14 Giu Nebbiolo Prima e dopo
Barbaresco all’imbrunire è una fabbrica di silenzio. Lungo via Torino l’unica presenza viva è quella della pioggia, sottile e leggera come le foglie d’autunno nelle fotografie di Giulio Morra appese lungo il corso. Potrebbero lasciarle lì in maniera permanente, sarebbero sempre attuali. Si ha l’idea che a Barbaresco l’autunno sia la stagione di base e durante il resto dell’anno le altre stagioni siano solo variazioni sul tema. Forse è per questo che la amo. Malinconica e taciturna come la sua gloriosa torre, ancora in restauro.
Ma il luogo più fascinoso di Barbaresco per me è la vecchia stazione. Giù in fondo alla vecchia via Rabajà, tra le ultime propaggini dell’anfiteatro scenografico delle vigne della Martinenga e i primi filari dei Rio Sordo, protetta da ortiche e avvolta dal profumo intenso delle acacie inzuppate dall’acqua.

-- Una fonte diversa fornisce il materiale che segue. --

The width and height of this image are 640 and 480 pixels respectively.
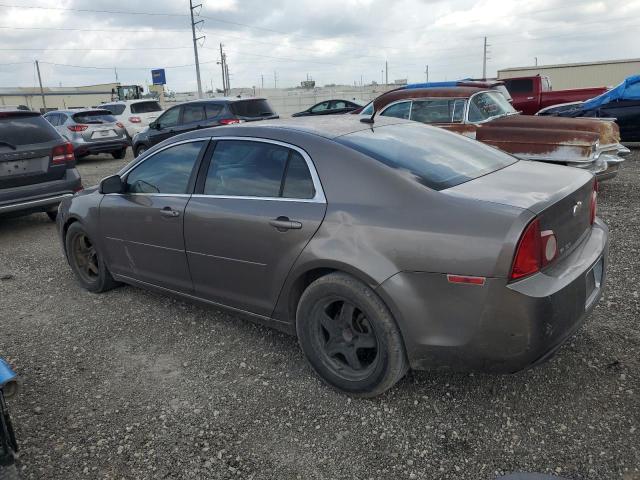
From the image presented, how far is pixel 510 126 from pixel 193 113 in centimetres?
766

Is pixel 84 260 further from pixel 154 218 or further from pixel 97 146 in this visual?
pixel 97 146

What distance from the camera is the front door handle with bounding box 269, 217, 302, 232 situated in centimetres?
299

È chiusa da trenta anni. La prima volta in un luogo è come con una persona, cogli le cose più vere dai primi sguardi. La vecchia stazione ti attrae e ti respinge, ha un aspetto decadente e misterioso che incute un iniziale timore, ma poi ti rassicura con un sorriso indifeso. L’intonaco rosso mattone sbiadito, le piante rampicanti che ostruiscono l’ingresso principale, la scritta BARBARESCO quasi completamente scrostata che ormai la si intuisce soltanto. Sul lato del binario tre ingressi con relative scritte: al centro Capostazione, a destra Sala di Attesa, a sinistra Deposito Bagagli. Addirittura. Era senza dubbio una stazione seria, chissà quante storie conserva al suo interno, avvolta in un silenzio arcaico e complice. Non entro, preferisco immaginarla con la cabina della biglietteria in legno lucido e delle massicce panche di quercia. Un luogo dalla bellezza ormai selvaggia, intimamente lontano anni luce, e tuttavia idealmente collegato, al nitore artico delle sale del Palazzo Mostre e Congressi di Alba, dove si stavano svolgendo le degustazioni di Nebbiolo Prima. Un ambiente così bianco e asettico che più di una volta ho immaginato i solerti e simpatici sommelier come infermieri in divisa verdina di un’esclusiva clinica privata a somministrare in dosi massicce Barbaresco 2010 (più Riserva 2008) e Barolo 2009 (più Riserva 2007).
La 2010 per il Barbaresco sembra avere tutto per diventare un’annata da ricordare: l’acidità feconda e i muscoli ricchi di fibra, l’equilibrio interiore per crescere e grazia sin da oggi. Inoltre è circondata da una bene augurante aura di scetticismo che può essere il giusto preludio a un’annata sorprendente, visto che da parte del Consorzio, tra le ultime dieci vendemmie, per motivi opposti, solo le famigerate 2002 e 2003 hanno avuto un rating più basso; visto pure che la Cantina Produttori in questa annata non produrrà le Riserve e che addirittura qualche produttore forse non la metterà in bottiglia. Si vedrà… Intanto l’assaggio in anteprima degli ottanta campioni da circa sessanta produttori ha rivelato un gran numero di vini di stoffa elegante.